Category: Acute Kidney Injury

  • 103 AKI: Mechanisms

Authors

  • Tiwari, Ratnakar, Northwestern University Feinberg School of Medicine, Chicago, Illinois, United States
  • Kapitsinou, Pinelopi P., Northwestern University Feinberg School of Medicine, Chicago, Illinois, United States
Background

Endothelial cell (EC) metabolism has emerged as a new regulator of EC behaviour, but its role in capillary rarefaction, a common feature of progressive renal disease, remains unknown.
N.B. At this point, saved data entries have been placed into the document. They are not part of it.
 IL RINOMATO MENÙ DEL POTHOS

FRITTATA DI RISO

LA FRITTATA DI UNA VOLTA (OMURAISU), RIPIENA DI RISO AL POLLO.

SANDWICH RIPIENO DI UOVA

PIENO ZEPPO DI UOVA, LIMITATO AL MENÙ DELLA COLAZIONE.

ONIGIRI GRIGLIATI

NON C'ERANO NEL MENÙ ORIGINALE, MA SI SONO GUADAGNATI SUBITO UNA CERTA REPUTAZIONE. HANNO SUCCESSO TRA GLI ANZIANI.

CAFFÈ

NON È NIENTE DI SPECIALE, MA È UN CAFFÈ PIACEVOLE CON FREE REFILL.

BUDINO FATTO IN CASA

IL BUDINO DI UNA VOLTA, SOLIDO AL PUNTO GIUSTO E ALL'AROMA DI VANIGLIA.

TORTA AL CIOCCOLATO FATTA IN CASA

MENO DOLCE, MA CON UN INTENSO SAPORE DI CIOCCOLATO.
Because EC sense oxygen and metabolic alterations through Prolyl hydroxylases 1 to 3 (PHD1-3), here we wished to define the impact of PHD inactivation on post-ischemic kidney injury outcomes, while in vitro studies focused on metabolic consequences.

Methods

Following the induction of renal ischemia-reperfusion injury (IRI), concurrent deletion of PHD1,2,3 was achieved by the Cdh5(PAC)CreER inducible system. Analysis was performed at day 14 post-IRI. Furthermore, we examined the impact of DMOG, a PHD inhibitor on angiogenic capabilities and global metabolic profiles of endothelial cells.

Results

Post-ischemic kidneys of PHD1,2,3ECKO showed more fibrosis, as indicated by 68% increase in collagen area (P=0.005) and significant upregulation of profibrotic genes Loxl2, Tgf-β and Acta2 (n=6-8, P<0.5) compared to controls. Quantitative analysis of endomucin staining showed 50% decrease in peritubular capillary density, associated with reduced endothelial proliferation as indicated by Ki-67 immunostaining (n=4, p=0.005). Notably, biochemical inactivation of PHDs by DMOG reduced EC proliferation in MTT assay (P= 0.0001) while cell cycle analysis showed decrease of cells in S (~39%, n=3, p=0.0007) and G2/M phase (~24%, n=3, p=0.04). Furthermore, DMOG reduced EC migration (50%, n=3, p=0.005) and tube formation. LC-MS analysis showed a profound effect of DMOG in glycolytic, TCA cycle, lipid and, nucleotide metabolites. Specifically, EC treated with DMOG showed an increase in lactate (1.46-fold, p<0.05) and significant reductions in citrate (2.2 fold, p<0.001), alpha-ketoglutarate (2.5 fold, p<0.001), fumarate (1.4-fold, p<0.05) and malate (1.3 fold, p<0.01). Supplementation with citrate partially rescued the proliferation defect induced by DMOG, suggesting that PHDs may affect angiogenic responses through alterations in mitochondrial metabolism.

Conclusion

Post-ischemic endothelial inactivation of PHDs promotes peritubular capillary rarefaction and fibrosis following AKI, a response which could involve alterations in mitochondrial metabolism.